» Source extract
........

[dpdk-users] How to use software prefetching for custom structures to increase throughput on the fast path

Wiles, Keith keith.wiles at intel.com
Tue Sep 11 18:52:37 CEST 2018



> On Sep 11, 2018, at 10:42 AM, Arvind Narayanan <webguru2688 at gmail.com> wrote:
> 
> Keith, thanks!
> 
> My structure's size is 24 bytes, and for that particular for-loop, I do not dereference the rte_mbuf pointer, hence my understanding is it wouldn't require to load 4 cache lines, correct?
> I am only looking at the tags to make a decision and then simply move ahead on the fast-path.

The mbufs does get accessed by the Rx path, so a cacheline is pulled. If you are not accessing the mbuf structure or data then I am not sure what is the problem. The my_packet structure is it starting on a cacheline and have you tried putting each structure on a cacheline using __rte_cache_aligned?

Have you used vtune or some of the other tools in the intel site?
https://software.intel.com/en-us/intel-vtune-amplifier-xe

Not sure about cost or anything. Vtune is a great tool, but for me it does have some learning curve to understand the output.

A Xeon core of this type should be able to forward packets nicely at 10G 64 byte frames. Maybe just do the normal Rx then process, but do not do all of the processing then send it back out like a dumb forwarder. Are the NIC(s) and cores on the same socket, if you have a multi-socket system? Just shooting in the dark here.

Also did you try l2fwd or l3fwd example and see if that app can get to 10G.

> 
> I tried the method suggested in ip_fragmentation example. I tried several values of PREFETCH_OFFSET -- 3 to 16, but none helped boost throughput.

........

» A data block

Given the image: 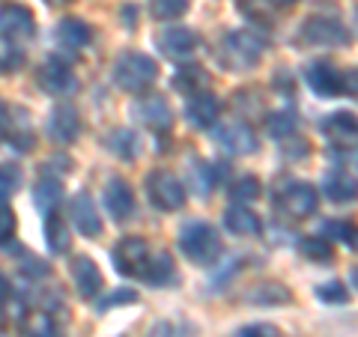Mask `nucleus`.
<instances>
[{
  "mask_svg": "<svg viewBox=\"0 0 358 337\" xmlns=\"http://www.w3.org/2000/svg\"><path fill=\"white\" fill-rule=\"evenodd\" d=\"M114 78L126 93H143V89H150L155 84V78H159V63L141 51H129L117 60Z\"/></svg>",
  "mask_w": 358,
  "mask_h": 337,
  "instance_id": "f257e3e1",
  "label": "nucleus"
},
{
  "mask_svg": "<svg viewBox=\"0 0 358 337\" xmlns=\"http://www.w3.org/2000/svg\"><path fill=\"white\" fill-rule=\"evenodd\" d=\"M179 248L185 251V257H192L200 266H212L221 254V239L215 227H209L206 221H192L179 230Z\"/></svg>",
  "mask_w": 358,
  "mask_h": 337,
  "instance_id": "f03ea898",
  "label": "nucleus"
},
{
  "mask_svg": "<svg viewBox=\"0 0 358 337\" xmlns=\"http://www.w3.org/2000/svg\"><path fill=\"white\" fill-rule=\"evenodd\" d=\"M263 48H266L263 39L254 36L251 30H233L221 42V60H224V66H230V69L245 72L260 63Z\"/></svg>",
  "mask_w": 358,
  "mask_h": 337,
  "instance_id": "7ed1b4c3",
  "label": "nucleus"
},
{
  "mask_svg": "<svg viewBox=\"0 0 358 337\" xmlns=\"http://www.w3.org/2000/svg\"><path fill=\"white\" fill-rule=\"evenodd\" d=\"M301 39L313 45V48H341V45L350 42V33H346V27L338 18L313 15L305 21V27H301Z\"/></svg>",
  "mask_w": 358,
  "mask_h": 337,
  "instance_id": "20e7f679",
  "label": "nucleus"
},
{
  "mask_svg": "<svg viewBox=\"0 0 358 337\" xmlns=\"http://www.w3.org/2000/svg\"><path fill=\"white\" fill-rule=\"evenodd\" d=\"M147 191H150L152 203L159 209H164V212H176V209L185 206V185L167 171L150 173L147 176Z\"/></svg>",
  "mask_w": 358,
  "mask_h": 337,
  "instance_id": "39448f33",
  "label": "nucleus"
},
{
  "mask_svg": "<svg viewBox=\"0 0 358 337\" xmlns=\"http://www.w3.org/2000/svg\"><path fill=\"white\" fill-rule=\"evenodd\" d=\"M150 248L141 236H126L117 248H114V263L120 275H131V278H143L150 266Z\"/></svg>",
  "mask_w": 358,
  "mask_h": 337,
  "instance_id": "423d86ee",
  "label": "nucleus"
},
{
  "mask_svg": "<svg viewBox=\"0 0 358 337\" xmlns=\"http://www.w3.org/2000/svg\"><path fill=\"white\" fill-rule=\"evenodd\" d=\"M218 147L230 155H251L257 152V134L248 122H227L218 129Z\"/></svg>",
  "mask_w": 358,
  "mask_h": 337,
  "instance_id": "0eeeda50",
  "label": "nucleus"
},
{
  "mask_svg": "<svg viewBox=\"0 0 358 337\" xmlns=\"http://www.w3.org/2000/svg\"><path fill=\"white\" fill-rule=\"evenodd\" d=\"M317 203H320V194H317V188L308 185V182L287 185L284 194H281V206H284L287 215H293V218L313 215V212H317Z\"/></svg>",
  "mask_w": 358,
  "mask_h": 337,
  "instance_id": "6e6552de",
  "label": "nucleus"
},
{
  "mask_svg": "<svg viewBox=\"0 0 358 337\" xmlns=\"http://www.w3.org/2000/svg\"><path fill=\"white\" fill-rule=\"evenodd\" d=\"M308 84H310V89L317 96L334 99V96H341L346 89V75L334 69L331 63H313L308 69Z\"/></svg>",
  "mask_w": 358,
  "mask_h": 337,
  "instance_id": "1a4fd4ad",
  "label": "nucleus"
},
{
  "mask_svg": "<svg viewBox=\"0 0 358 337\" xmlns=\"http://www.w3.org/2000/svg\"><path fill=\"white\" fill-rule=\"evenodd\" d=\"M0 30H3V36L27 39V36H33V30H36V18H33V13L27 6L3 3L0 6Z\"/></svg>",
  "mask_w": 358,
  "mask_h": 337,
  "instance_id": "9d476101",
  "label": "nucleus"
},
{
  "mask_svg": "<svg viewBox=\"0 0 358 337\" xmlns=\"http://www.w3.org/2000/svg\"><path fill=\"white\" fill-rule=\"evenodd\" d=\"M69 218H72L78 233H84V236H99L102 233V218H99V212H96V203H93V197L90 194H84V191L72 197Z\"/></svg>",
  "mask_w": 358,
  "mask_h": 337,
  "instance_id": "9b49d317",
  "label": "nucleus"
},
{
  "mask_svg": "<svg viewBox=\"0 0 358 337\" xmlns=\"http://www.w3.org/2000/svg\"><path fill=\"white\" fill-rule=\"evenodd\" d=\"M134 117H138L143 126L155 129V131H167L171 122H173V110L162 96H147L134 105Z\"/></svg>",
  "mask_w": 358,
  "mask_h": 337,
  "instance_id": "f8f14e48",
  "label": "nucleus"
},
{
  "mask_svg": "<svg viewBox=\"0 0 358 337\" xmlns=\"http://www.w3.org/2000/svg\"><path fill=\"white\" fill-rule=\"evenodd\" d=\"M105 206H108V215L114 221H126L134 212V194H131V185L126 179L117 176L105 185Z\"/></svg>",
  "mask_w": 358,
  "mask_h": 337,
  "instance_id": "ddd939ff",
  "label": "nucleus"
},
{
  "mask_svg": "<svg viewBox=\"0 0 358 337\" xmlns=\"http://www.w3.org/2000/svg\"><path fill=\"white\" fill-rule=\"evenodd\" d=\"M159 45L167 57H192L200 48V36L188 27H167L159 36Z\"/></svg>",
  "mask_w": 358,
  "mask_h": 337,
  "instance_id": "4468645a",
  "label": "nucleus"
},
{
  "mask_svg": "<svg viewBox=\"0 0 358 337\" xmlns=\"http://www.w3.org/2000/svg\"><path fill=\"white\" fill-rule=\"evenodd\" d=\"M48 131L57 143H72L81 134V117H78V110L72 105H57L51 110Z\"/></svg>",
  "mask_w": 358,
  "mask_h": 337,
  "instance_id": "2eb2a0df",
  "label": "nucleus"
},
{
  "mask_svg": "<svg viewBox=\"0 0 358 337\" xmlns=\"http://www.w3.org/2000/svg\"><path fill=\"white\" fill-rule=\"evenodd\" d=\"M72 280L81 299H96L102 293V272H99V266L90 257H78L72 263Z\"/></svg>",
  "mask_w": 358,
  "mask_h": 337,
  "instance_id": "dca6fc26",
  "label": "nucleus"
},
{
  "mask_svg": "<svg viewBox=\"0 0 358 337\" xmlns=\"http://www.w3.org/2000/svg\"><path fill=\"white\" fill-rule=\"evenodd\" d=\"M185 117L192 120L194 129H212L221 117V105H218L215 96L200 93V96H192V102L185 108Z\"/></svg>",
  "mask_w": 358,
  "mask_h": 337,
  "instance_id": "f3484780",
  "label": "nucleus"
},
{
  "mask_svg": "<svg viewBox=\"0 0 358 337\" xmlns=\"http://www.w3.org/2000/svg\"><path fill=\"white\" fill-rule=\"evenodd\" d=\"M36 81H39V87L45 89V93L63 96L66 89L72 87V72L66 69L60 60H48V63H42V69L36 72Z\"/></svg>",
  "mask_w": 358,
  "mask_h": 337,
  "instance_id": "a211bd4d",
  "label": "nucleus"
},
{
  "mask_svg": "<svg viewBox=\"0 0 358 337\" xmlns=\"http://www.w3.org/2000/svg\"><path fill=\"white\" fill-rule=\"evenodd\" d=\"M322 191L334 203H352V200H358V182L346 171H331L326 176V182H322Z\"/></svg>",
  "mask_w": 358,
  "mask_h": 337,
  "instance_id": "6ab92c4d",
  "label": "nucleus"
},
{
  "mask_svg": "<svg viewBox=\"0 0 358 337\" xmlns=\"http://www.w3.org/2000/svg\"><path fill=\"white\" fill-rule=\"evenodd\" d=\"M322 131L338 143H358V120L346 110H338V114L322 120Z\"/></svg>",
  "mask_w": 358,
  "mask_h": 337,
  "instance_id": "aec40b11",
  "label": "nucleus"
},
{
  "mask_svg": "<svg viewBox=\"0 0 358 337\" xmlns=\"http://www.w3.org/2000/svg\"><path fill=\"white\" fill-rule=\"evenodd\" d=\"M224 224H227V230L230 233H236V236H257L260 233V215L251 209V206H230L227 212H224Z\"/></svg>",
  "mask_w": 358,
  "mask_h": 337,
  "instance_id": "412c9836",
  "label": "nucleus"
},
{
  "mask_svg": "<svg viewBox=\"0 0 358 337\" xmlns=\"http://www.w3.org/2000/svg\"><path fill=\"white\" fill-rule=\"evenodd\" d=\"M90 39H93V30L81 18H63L57 24V42L66 45V48H72V51L87 48Z\"/></svg>",
  "mask_w": 358,
  "mask_h": 337,
  "instance_id": "4be33fe9",
  "label": "nucleus"
},
{
  "mask_svg": "<svg viewBox=\"0 0 358 337\" xmlns=\"http://www.w3.org/2000/svg\"><path fill=\"white\" fill-rule=\"evenodd\" d=\"M63 200V185H60V179H51V176H45L36 182V188H33V203H36L39 212H54L57 209V203Z\"/></svg>",
  "mask_w": 358,
  "mask_h": 337,
  "instance_id": "5701e85b",
  "label": "nucleus"
},
{
  "mask_svg": "<svg viewBox=\"0 0 358 337\" xmlns=\"http://www.w3.org/2000/svg\"><path fill=\"white\" fill-rule=\"evenodd\" d=\"M21 337H57V325H54L51 313L30 310L21 317Z\"/></svg>",
  "mask_w": 358,
  "mask_h": 337,
  "instance_id": "b1692460",
  "label": "nucleus"
},
{
  "mask_svg": "<svg viewBox=\"0 0 358 337\" xmlns=\"http://www.w3.org/2000/svg\"><path fill=\"white\" fill-rule=\"evenodd\" d=\"M45 239H48V248L54 254H66L69 251V227L57 212H48L45 215Z\"/></svg>",
  "mask_w": 358,
  "mask_h": 337,
  "instance_id": "393cba45",
  "label": "nucleus"
},
{
  "mask_svg": "<svg viewBox=\"0 0 358 337\" xmlns=\"http://www.w3.org/2000/svg\"><path fill=\"white\" fill-rule=\"evenodd\" d=\"M206 84H209V78L203 69H197V66H185V69H179V75L173 78V87L185 96H200Z\"/></svg>",
  "mask_w": 358,
  "mask_h": 337,
  "instance_id": "a878e982",
  "label": "nucleus"
},
{
  "mask_svg": "<svg viewBox=\"0 0 358 337\" xmlns=\"http://www.w3.org/2000/svg\"><path fill=\"white\" fill-rule=\"evenodd\" d=\"M289 299H293L289 289L281 284H260L254 293H248V301H254V305H287Z\"/></svg>",
  "mask_w": 358,
  "mask_h": 337,
  "instance_id": "bb28decb",
  "label": "nucleus"
},
{
  "mask_svg": "<svg viewBox=\"0 0 358 337\" xmlns=\"http://www.w3.org/2000/svg\"><path fill=\"white\" fill-rule=\"evenodd\" d=\"M108 150L117 152L120 159H134V155H138V138H134V131H129V129H117L108 134Z\"/></svg>",
  "mask_w": 358,
  "mask_h": 337,
  "instance_id": "cd10ccee",
  "label": "nucleus"
},
{
  "mask_svg": "<svg viewBox=\"0 0 358 337\" xmlns=\"http://www.w3.org/2000/svg\"><path fill=\"white\" fill-rule=\"evenodd\" d=\"M21 63H24V54H21V48L15 45V39L0 33V75L18 69Z\"/></svg>",
  "mask_w": 358,
  "mask_h": 337,
  "instance_id": "c85d7f7f",
  "label": "nucleus"
},
{
  "mask_svg": "<svg viewBox=\"0 0 358 337\" xmlns=\"http://www.w3.org/2000/svg\"><path fill=\"white\" fill-rule=\"evenodd\" d=\"M326 236L329 239H338L341 245H346L350 251H358V227L346 221H329L326 224Z\"/></svg>",
  "mask_w": 358,
  "mask_h": 337,
  "instance_id": "c756f323",
  "label": "nucleus"
},
{
  "mask_svg": "<svg viewBox=\"0 0 358 337\" xmlns=\"http://www.w3.org/2000/svg\"><path fill=\"white\" fill-rule=\"evenodd\" d=\"M15 117H18V120H13V122H9V134H6V138L13 141L18 150H27L30 143H33V131H30L27 114H24V110H15Z\"/></svg>",
  "mask_w": 358,
  "mask_h": 337,
  "instance_id": "7c9ffc66",
  "label": "nucleus"
},
{
  "mask_svg": "<svg viewBox=\"0 0 358 337\" xmlns=\"http://www.w3.org/2000/svg\"><path fill=\"white\" fill-rule=\"evenodd\" d=\"M299 251L308 257V260H313V263H329L331 260V245H329V239H313V236H308V239H301L299 242Z\"/></svg>",
  "mask_w": 358,
  "mask_h": 337,
  "instance_id": "2f4dec72",
  "label": "nucleus"
},
{
  "mask_svg": "<svg viewBox=\"0 0 358 337\" xmlns=\"http://www.w3.org/2000/svg\"><path fill=\"white\" fill-rule=\"evenodd\" d=\"M171 275H173L171 254H155V257H150V266H147V275H143V280H150V284H164Z\"/></svg>",
  "mask_w": 358,
  "mask_h": 337,
  "instance_id": "473e14b6",
  "label": "nucleus"
},
{
  "mask_svg": "<svg viewBox=\"0 0 358 337\" xmlns=\"http://www.w3.org/2000/svg\"><path fill=\"white\" fill-rule=\"evenodd\" d=\"M192 0H152V15L159 21H173L188 13Z\"/></svg>",
  "mask_w": 358,
  "mask_h": 337,
  "instance_id": "72a5a7b5",
  "label": "nucleus"
},
{
  "mask_svg": "<svg viewBox=\"0 0 358 337\" xmlns=\"http://www.w3.org/2000/svg\"><path fill=\"white\" fill-rule=\"evenodd\" d=\"M147 337H194V329L188 322H179V320H162L155 322Z\"/></svg>",
  "mask_w": 358,
  "mask_h": 337,
  "instance_id": "f704fd0d",
  "label": "nucleus"
},
{
  "mask_svg": "<svg viewBox=\"0 0 358 337\" xmlns=\"http://www.w3.org/2000/svg\"><path fill=\"white\" fill-rule=\"evenodd\" d=\"M230 197L236 200V203H251V200L260 197V179L257 176H242L239 182L230 188Z\"/></svg>",
  "mask_w": 358,
  "mask_h": 337,
  "instance_id": "c9c22d12",
  "label": "nucleus"
},
{
  "mask_svg": "<svg viewBox=\"0 0 358 337\" xmlns=\"http://www.w3.org/2000/svg\"><path fill=\"white\" fill-rule=\"evenodd\" d=\"M192 176H194V188H197V194H200V197H206L209 191H212V185H215V167L206 164V162H194Z\"/></svg>",
  "mask_w": 358,
  "mask_h": 337,
  "instance_id": "e433bc0d",
  "label": "nucleus"
},
{
  "mask_svg": "<svg viewBox=\"0 0 358 337\" xmlns=\"http://www.w3.org/2000/svg\"><path fill=\"white\" fill-rule=\"evenodd\" d=\"M317 299L329 301V305H343V301L350 299V293H346V284H341V280H329V284L317 287Z\"/></svg>",
  "mask_w": 358,
  "mask_h": 337,
  "instance_id": "4c0bfd02",
  "label": "nucleus"
},
{
  "mask_svg": "<svg viewBox=\"0 0 358 337\" xmlns=\"http://www.w3.org/2000/svg\"><path fill=\"white\" fill-rule=\"evenodd\" d=\"M268 131H272L275 138H289V134L296 131V117L289 114V110H281V114H275L268 120Z\"/></svg>",
  "mask_w": 358,
  "mask_h": 337,
  "instance_id": "58836bf2",
  "label": "nucleus"
},
{
  "mask_svg": "<svg viewBox=\"0 0 358 337\" xmlns=\"http://www.w3.org/2000/svg\"><path fill=\"white\" fill-rule=\"evenodd\" d=\"M18 179H21L18 167H13V164H0V203H3V200L15 191Z\"/></svg>",
  "mask_w": 358,
  "mask_h": 337,
  "instance_id": "ea45409f",
  "label": "nucleus"
},
{
  "mask_svg": "<svg viewBox=\"0 0 358 337\" xmlns=\"http://www.w3.org/2000/svg\"><path fill=\"white\" fill-rule=\"evenodd\" d=\"M281 331L268 322H254V325H242L239 331H233V337H278Z\"/></svg>",
  "mask_w": 358,
  "mask_h": 337,
  "instance_id": "a19ab883",
  "label": "nucleus"
},
{
  "mask_svg": "<svg viewBox=\"0 0 358 337\" xmlns=\"http://www.w3.org/2000/svg\"><path fill=\"white\" fill-rule=\"evenodd\" d=\"M131 301H138V293H134V289H117V293H110L108 299L99 301V310H110L117 305H131Z\"/></svg>",
  "mask_w": 358,
  "mask_h": 337,
  "instance_id": "79ce46f5",
  "label": "nucleus"
},
{
  "mask_svg": "<svg viewBox=\"0 0 358 337\" xmlns=\"http://www.w3.org/2000/svg\"><path fill=\"white\" fill-rule=\"evenodd\" d=\"M13 233H15V212L0 206V245L13 239Z\"/></svg>",
  "mask_w": 358,
  "mask_h": 337,
  "instance_id": "37998d69",
  "label": "nucleus"
},
{
  "mask_svg": "<svg viewBox=\"0 0 358 337\" xmlns=\"http://www.w3.org/2000/svg\"><path fill=\"white\" fill-rule=\"evenodd\" d=\"M9 122H13V114H9L6 105H0V141L9 134Z\"/></svg>",
  "mask_w": 358,
  "mask_h": 337,
  "instance_id": "c03bdc74",
  "label": "nucleus"
},
{
  "mask_svg": "<svg viewBox=\"0 0 358 337\" xmlns=\"http://www.w3.org/2000/svg\"><path fill=\"white\" fill-rule=\"evenodd\" d=\"M346 89H350V93L358 99V69H352L350 75H346Z\"/></svg>",
  "mask_w": 358,
  "mask_h": 337,
  "instance_id": "a18cd8bd",
  "label": "nucleus"
},
{
  "mask_svg": "<svg viewBox=\"0 0 358 337\" xmlns=\"http://www.w3.org/2000/svg\"><path fill=\"white\" fill-rule=\"evenodd\" d=\"M9 296V284H6V278L0 275V299H6Z\"/></svg>",
  "mask_w": 358,
  "mask_h": 337,
  "instance_id": "49530a36",
  "label": "nucleus"
},
{
  "mask_svg": "<svg viewBox=\"0 0 358 337\" xmlns=\"http://www.w3.org/2000/svg\"><path fill=\"white\" fill-rule=\"evenodd\" d=\"M272 3H275V6H293L296 0H272Z\"/></svg>",
  "mask_w": 358,
  "mask_h": 337,
  "instance_id": "de8ad7c7",
  "label": "nucleus"
},
{
  "mask_svg": "<svg viewBox=\"0 0 358 337\" xmlns=\"http://www.w3.org/2000/svg\"><path fill=\"white\" fill-rule=\"evenodd\" d=\"M352 27H355V33H358V13H355V18H352Z\"/></svg>",
  "mask_w": 358,
  "mask_h": 337,
  "instance_id": "09e8293b",
  "label": "nucleus"
},
{
  "mask_svg": "<svg viewBox=\"0 0 358 337\" xmlns=\"http://www.w3.org/2000/svg\"><path fill=\"white\" fill-rule=\"evenodd\" d=\"M352 280H355V287H358V268H355V275H352Z\"/></svg>",
  "mask_w": 358,
  "mask_h": 337,
  "instance_id": "8fccbe9b",
  "label": "nucleus"
},
{
  "mask_svg": "<svg viewBox=\"0 0 358 337\" xmlns=\"http://www.w3.org/2000/svg\"><path fill=\"white\" fill-rule=\"evenodd\" d=\"M48 3H66V0H48Z\"/></svg>",
  "mask_w": 358,
  "mask_h": 337,
  "instance_id": "3c124183",
  "label": "nucleus"
},
{
  "mask_svg": "<svg viewBox=\"0 0 358 337\" xmlns=\"http://www.w3.org/2000/svg\"><path fill=\"white\" fill-rule=\"evenodd\" d=\"M0 337H3V334H0Z\"/></svg>",
  "mask_w": 358,
  "mask_h": 337,
  "instance_id": "603ef678",
  "label": "nucleus"
}]
</instances>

........

» Task statement
Can you transcribe the mailing list post, starting at the words "https://software.intel.com/en-us/intel-vtune-amplifier-xe" and stopping after "get to 10G."? The records are separate material, not part of the mailing list post.

» In response
https://software.intel.com/en-us/intel-vtune-amplifier-xe

Not sure about cost or anything. Vtune is a great tool, but for me it does have some learning curve to understand the output.

A Xeon core of this type should be able to forward packets nicely at 10G 64 byte frames. Maybe just do the normal Rx then process, but do not do all of the processing then send it back out like a dumb forwarder. Are the NIC(s) and cores on the same socket, if you have a multi-socket system? Just shooting in the dark here.

Also did you try l2fwd or l3fwd example and see if that app can get to 10G.